The House on Monday approved a bipartisan plan for a commission to expand use of agency data to evaluate the effectiveness of programs and tax expenditures.
The Evidence-Based Policy Commission Act, introduced in April by Rep. Paul Ryan, R-Wis., and Sen. Patty Murray, D-Wash., would establish a 15-member commission of experts in data and statistics to determine whether a central data clearinghouse would help with spending decisions without violating privacy rights.
“When we're making policy, we focus on inputs ..... on effort--like how much money we're spending, how many people we're serving, how many programs we're creating,” said Ryan during floor debate. “What we need to do is focus on outcomes .... on results, like how many people we're getting out of poverty. Creating this commission is the first step in a long-term effort.”

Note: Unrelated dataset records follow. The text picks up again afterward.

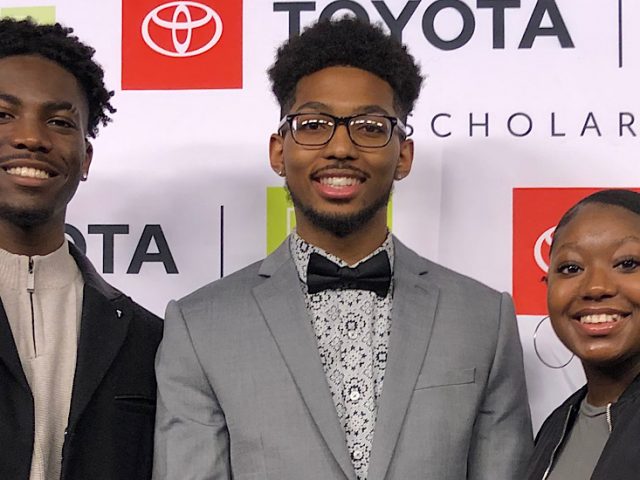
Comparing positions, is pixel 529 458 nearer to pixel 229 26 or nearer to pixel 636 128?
pixel 636 128

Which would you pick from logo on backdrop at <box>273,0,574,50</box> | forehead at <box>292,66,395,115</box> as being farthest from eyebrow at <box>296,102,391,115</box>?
logo on backdrop at <box>273,0,574,50</box>

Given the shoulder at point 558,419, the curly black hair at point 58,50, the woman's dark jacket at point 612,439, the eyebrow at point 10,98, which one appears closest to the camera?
the woman's dark jacket at point 612,439

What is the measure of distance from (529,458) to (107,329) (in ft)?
2.70

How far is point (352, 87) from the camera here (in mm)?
1938

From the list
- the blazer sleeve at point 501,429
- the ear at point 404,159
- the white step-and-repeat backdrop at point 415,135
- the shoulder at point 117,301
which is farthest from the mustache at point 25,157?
the blazer sleeve at point 501,429

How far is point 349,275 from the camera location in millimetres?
1877

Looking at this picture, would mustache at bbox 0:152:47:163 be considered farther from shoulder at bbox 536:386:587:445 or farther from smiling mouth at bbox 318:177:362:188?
shoulder at bbox 536:386:587:445

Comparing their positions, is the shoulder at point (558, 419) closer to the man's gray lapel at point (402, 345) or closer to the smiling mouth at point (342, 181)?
the man's gray lapel at point (402, 345)

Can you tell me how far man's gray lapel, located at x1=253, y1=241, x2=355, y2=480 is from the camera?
5.75 feet

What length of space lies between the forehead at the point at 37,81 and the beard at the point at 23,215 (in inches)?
8.4

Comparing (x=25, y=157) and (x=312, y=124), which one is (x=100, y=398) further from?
(x=312, y=124)

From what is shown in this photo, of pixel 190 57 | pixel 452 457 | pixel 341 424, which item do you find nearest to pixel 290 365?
pixel 341 424

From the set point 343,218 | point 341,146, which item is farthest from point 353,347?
point 341,146

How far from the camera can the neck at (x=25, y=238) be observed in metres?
1.98
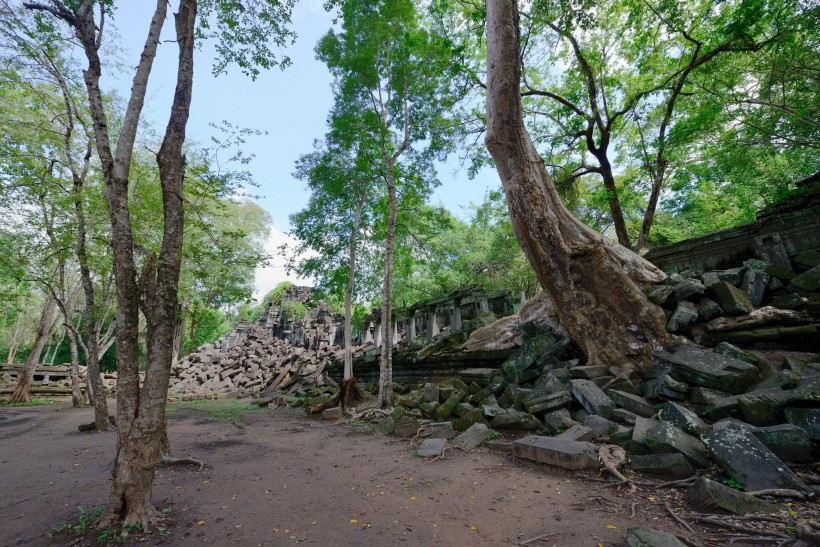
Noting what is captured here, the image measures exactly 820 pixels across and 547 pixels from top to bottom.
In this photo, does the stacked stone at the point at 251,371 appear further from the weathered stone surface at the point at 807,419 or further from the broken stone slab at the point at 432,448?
the weathered stone surface at the point at 807,419

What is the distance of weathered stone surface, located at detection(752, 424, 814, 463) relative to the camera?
2.93m

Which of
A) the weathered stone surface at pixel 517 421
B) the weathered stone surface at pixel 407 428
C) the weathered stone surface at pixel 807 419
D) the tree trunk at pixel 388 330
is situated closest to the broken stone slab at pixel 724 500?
the weathered stone surface at pixel 807 419

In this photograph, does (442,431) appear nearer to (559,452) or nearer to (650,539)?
(559,452)

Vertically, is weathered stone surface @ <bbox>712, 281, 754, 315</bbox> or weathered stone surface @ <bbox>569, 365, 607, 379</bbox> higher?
weathered stone surface @ <bbox>712, 281, 754, 315</bbox>

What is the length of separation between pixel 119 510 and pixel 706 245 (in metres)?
10.9

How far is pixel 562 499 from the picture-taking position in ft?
9.88

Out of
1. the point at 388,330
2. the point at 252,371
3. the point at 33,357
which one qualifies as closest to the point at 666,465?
the point at 388,330

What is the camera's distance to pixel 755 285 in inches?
222

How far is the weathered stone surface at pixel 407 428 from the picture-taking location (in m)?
5.90

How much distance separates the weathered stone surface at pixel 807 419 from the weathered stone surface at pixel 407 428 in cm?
450

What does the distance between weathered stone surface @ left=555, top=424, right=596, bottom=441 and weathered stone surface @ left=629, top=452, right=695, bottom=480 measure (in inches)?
26.4

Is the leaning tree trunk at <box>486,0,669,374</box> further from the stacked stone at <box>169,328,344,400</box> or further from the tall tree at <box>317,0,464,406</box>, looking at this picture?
the stacked stone at <box>169,328,344,400</box>

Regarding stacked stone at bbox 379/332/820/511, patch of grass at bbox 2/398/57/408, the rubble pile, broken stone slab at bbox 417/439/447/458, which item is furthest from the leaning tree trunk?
patch of grass at bbox 2/398/57/408

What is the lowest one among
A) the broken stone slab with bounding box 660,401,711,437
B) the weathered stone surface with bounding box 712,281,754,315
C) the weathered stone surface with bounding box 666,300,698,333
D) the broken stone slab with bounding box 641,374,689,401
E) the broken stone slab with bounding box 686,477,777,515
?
the broken stone slab with bounding box 686,477,777,515
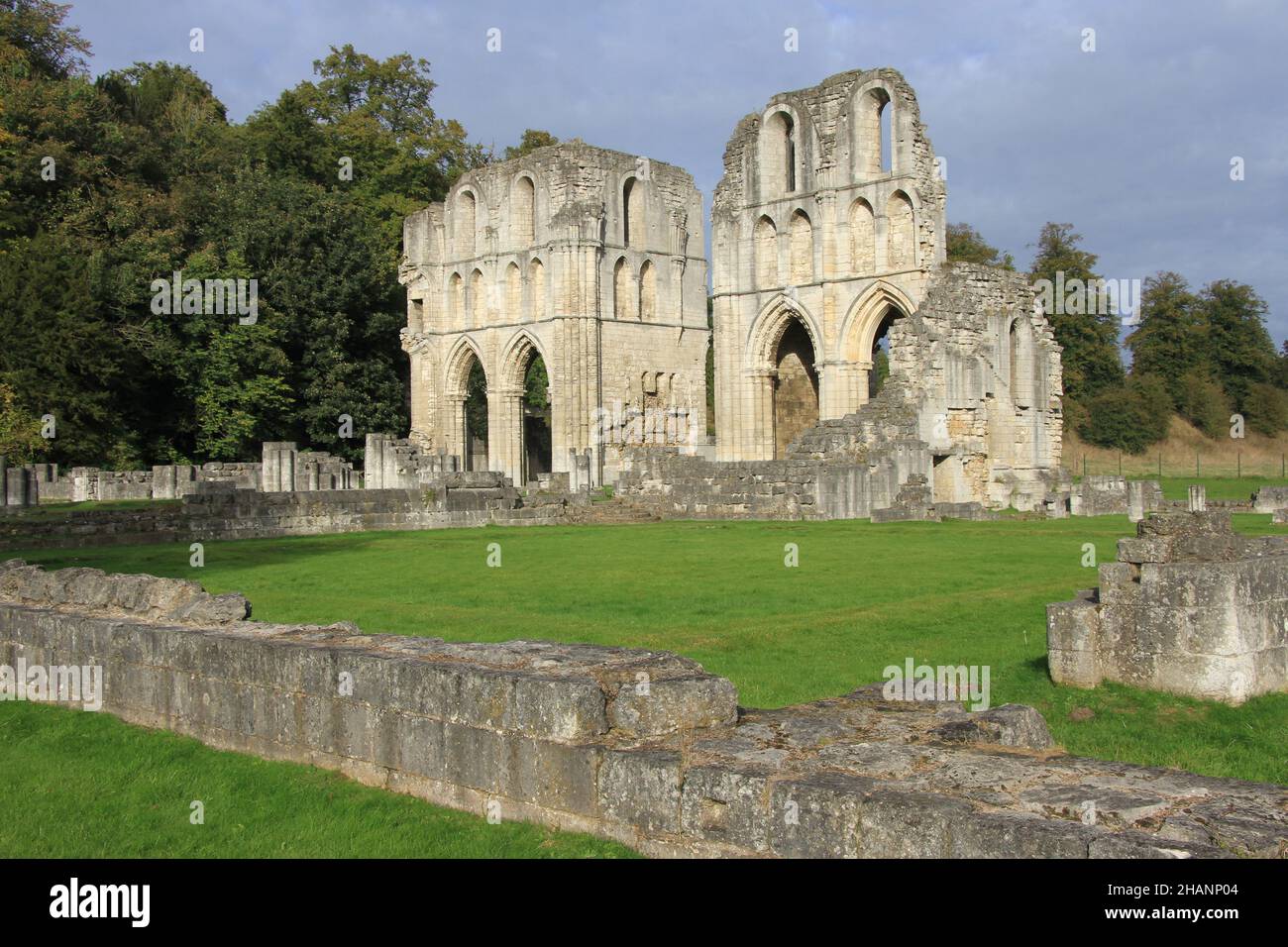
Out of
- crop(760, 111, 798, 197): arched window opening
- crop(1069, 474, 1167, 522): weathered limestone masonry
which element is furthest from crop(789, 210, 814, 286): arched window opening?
crop(1069, 474, 1167, 522): weathered limestone masonry

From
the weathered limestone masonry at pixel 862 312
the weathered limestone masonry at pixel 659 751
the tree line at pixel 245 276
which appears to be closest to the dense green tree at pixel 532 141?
the tree line at pixel 245 276

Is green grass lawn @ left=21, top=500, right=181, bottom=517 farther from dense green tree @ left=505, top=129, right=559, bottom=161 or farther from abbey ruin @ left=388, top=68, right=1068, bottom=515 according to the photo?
dense green tree @ left=505, top=129, right=559, bottom=161

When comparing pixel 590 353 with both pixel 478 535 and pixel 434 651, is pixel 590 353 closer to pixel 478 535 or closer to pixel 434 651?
pixel 478 535

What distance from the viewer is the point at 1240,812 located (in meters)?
4.18

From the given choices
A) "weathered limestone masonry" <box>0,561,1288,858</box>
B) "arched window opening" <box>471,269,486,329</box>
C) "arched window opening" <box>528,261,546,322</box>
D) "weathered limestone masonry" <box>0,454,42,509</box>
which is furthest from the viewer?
"arched window opening" <box>471,269,486,329</box>

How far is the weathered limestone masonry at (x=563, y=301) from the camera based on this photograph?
45.1m

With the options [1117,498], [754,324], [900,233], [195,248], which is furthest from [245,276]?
[1117,498]

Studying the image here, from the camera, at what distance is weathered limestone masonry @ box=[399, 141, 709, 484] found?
45125 mm

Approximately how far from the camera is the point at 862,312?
3600cm

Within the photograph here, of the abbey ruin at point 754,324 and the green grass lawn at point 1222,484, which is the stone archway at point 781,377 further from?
the green grass lawn at point 1222,484

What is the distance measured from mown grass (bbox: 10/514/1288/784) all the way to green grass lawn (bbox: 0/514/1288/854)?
28mm

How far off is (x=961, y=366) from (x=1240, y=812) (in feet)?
91.7

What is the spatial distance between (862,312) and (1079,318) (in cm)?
2486

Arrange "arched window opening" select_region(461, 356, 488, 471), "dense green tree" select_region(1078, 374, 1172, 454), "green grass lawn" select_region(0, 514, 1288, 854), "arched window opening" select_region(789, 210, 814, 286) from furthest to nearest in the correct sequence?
"arched window opening" select_region(461, 356, 488, 471) < "dense green tree" select_region(1078, 374, 1172, 454) < "arched window opening" select_region(789, 210, 814, 286) < "green grass lawn" select_region(0, 514, 1288, 854)
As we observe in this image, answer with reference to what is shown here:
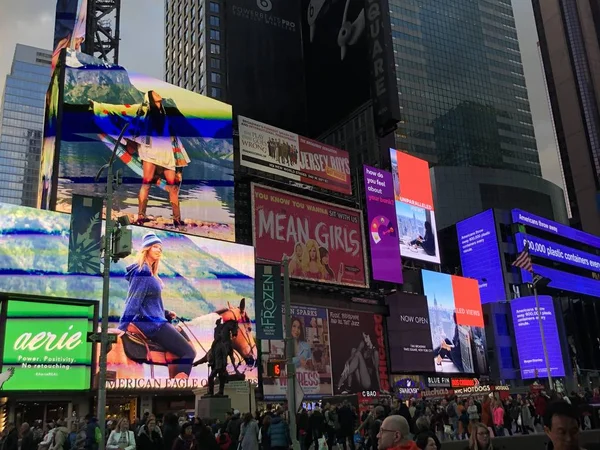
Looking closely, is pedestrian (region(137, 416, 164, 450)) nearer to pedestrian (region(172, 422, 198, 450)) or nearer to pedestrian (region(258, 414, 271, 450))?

Federal agencies collect a large amount of data on existing programs, and they are also the beneficiaries of those programs, added Rep. Brenda Lawrence, D-Mich., noting that the bill is supported by groups as philosophically diverse as the Heritage Foundation and the Urban Institute. “Too often, however, federal agencies do not share data with other agencies or with private researchers in a way that can help determine what is working and what is not.”
The Obama administration backed evidence-based policymaking in its fiscal 2016 budget and has been working with lawmakers on the bill.